Ну что ж, будем встречаться с адвокатом, решила Настя, закрывая уголовное дело.
Борис Аркадьевич Мец долго не мог взять в толк, зачем приехавшей из Москвы Анастасии Павловне Каменской нужны подробности бесславно проигранного им в прошлом году процесса.
– У вас появились возможности доказать невиновность моей подзащитной? – допытывался он.
– Нет, – призналась Настя, – об этом речь не идет.
– А о чем тогда? И кто вообще вас нанял?
Обманывать адвоката, выдавая себя за полноправного сотрудника уголовного розыска, Настя не рискнула, у него ведь хватит ума и удостоверение проверить, так что пришлось сказать ему правду.
– Меня наняли помогать в расследовании покушения на одного жителя Москвы. Но у меня есть основания полагать, что в деле Светланы Леоничевой содержится важная информация. Пожалуйста, помогите мне.
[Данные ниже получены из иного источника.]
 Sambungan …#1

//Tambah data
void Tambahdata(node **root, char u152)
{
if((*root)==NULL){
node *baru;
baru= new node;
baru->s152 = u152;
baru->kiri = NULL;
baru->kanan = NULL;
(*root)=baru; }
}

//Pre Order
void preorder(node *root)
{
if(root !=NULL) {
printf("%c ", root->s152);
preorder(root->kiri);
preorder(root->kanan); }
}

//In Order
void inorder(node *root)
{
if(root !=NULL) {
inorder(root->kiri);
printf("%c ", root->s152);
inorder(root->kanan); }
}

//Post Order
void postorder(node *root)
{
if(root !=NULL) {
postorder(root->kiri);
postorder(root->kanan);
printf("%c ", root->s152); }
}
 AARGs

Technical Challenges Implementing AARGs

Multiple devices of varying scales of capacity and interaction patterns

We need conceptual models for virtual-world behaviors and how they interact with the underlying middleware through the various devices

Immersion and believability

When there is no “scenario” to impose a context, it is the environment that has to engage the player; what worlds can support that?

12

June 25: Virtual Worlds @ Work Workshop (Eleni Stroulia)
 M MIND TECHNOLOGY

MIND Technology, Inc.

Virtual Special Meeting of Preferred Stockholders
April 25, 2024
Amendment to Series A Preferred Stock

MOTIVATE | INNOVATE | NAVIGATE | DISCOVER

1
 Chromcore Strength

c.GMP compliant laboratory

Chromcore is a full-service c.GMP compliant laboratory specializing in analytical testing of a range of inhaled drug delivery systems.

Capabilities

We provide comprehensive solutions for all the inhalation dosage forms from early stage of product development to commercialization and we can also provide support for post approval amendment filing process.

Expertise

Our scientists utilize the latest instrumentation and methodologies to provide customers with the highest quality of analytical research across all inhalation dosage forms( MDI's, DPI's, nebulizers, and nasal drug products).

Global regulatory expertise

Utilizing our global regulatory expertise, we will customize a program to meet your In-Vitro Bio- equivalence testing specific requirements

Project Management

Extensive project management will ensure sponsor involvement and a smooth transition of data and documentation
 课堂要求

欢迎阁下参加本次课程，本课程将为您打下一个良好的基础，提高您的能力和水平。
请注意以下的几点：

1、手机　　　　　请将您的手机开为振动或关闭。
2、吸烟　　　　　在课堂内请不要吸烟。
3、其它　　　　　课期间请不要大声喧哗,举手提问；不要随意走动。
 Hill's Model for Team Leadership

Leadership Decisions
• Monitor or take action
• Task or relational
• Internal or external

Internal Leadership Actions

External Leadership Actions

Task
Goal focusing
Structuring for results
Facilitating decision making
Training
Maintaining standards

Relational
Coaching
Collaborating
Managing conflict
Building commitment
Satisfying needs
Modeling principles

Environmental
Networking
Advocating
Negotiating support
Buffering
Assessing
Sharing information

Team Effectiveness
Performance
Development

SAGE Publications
Борис Аркадьевич торопился, у него было много дел и назначенных встреч. Когда Настя договаривалась с ним по телефону, он с трудом выкроил время между пятью и шестью часами вечера, сказав, что за этот период, кроме разговора с настырной москвичкой, должен будет еще перекусить и добраться из здания суда до следственного изолятора. Смягчился он только тогда, когда Настя вызвалась угостить его кофе в баре самого дорогого ресторана города.
– Я сам заплачу за себя, – сказал он насмешливо, – но ваш порыв выдает серьезность ваших намерений. Видно, у вас действительно острая нужда.
В ресторане он появился в четверть шестого, худощавый, подтянутый, невысокий и почти совсем лысый, с крупным носом и выразительными темными глазами. Быстро сделал заказ, быстро задавал вопросы, и по всему было видно, что этот человек не привык терять время. Поняв, что от Насти ему так просто все равно не отделаться, быстро и четко рассказал о деле Леоничевой.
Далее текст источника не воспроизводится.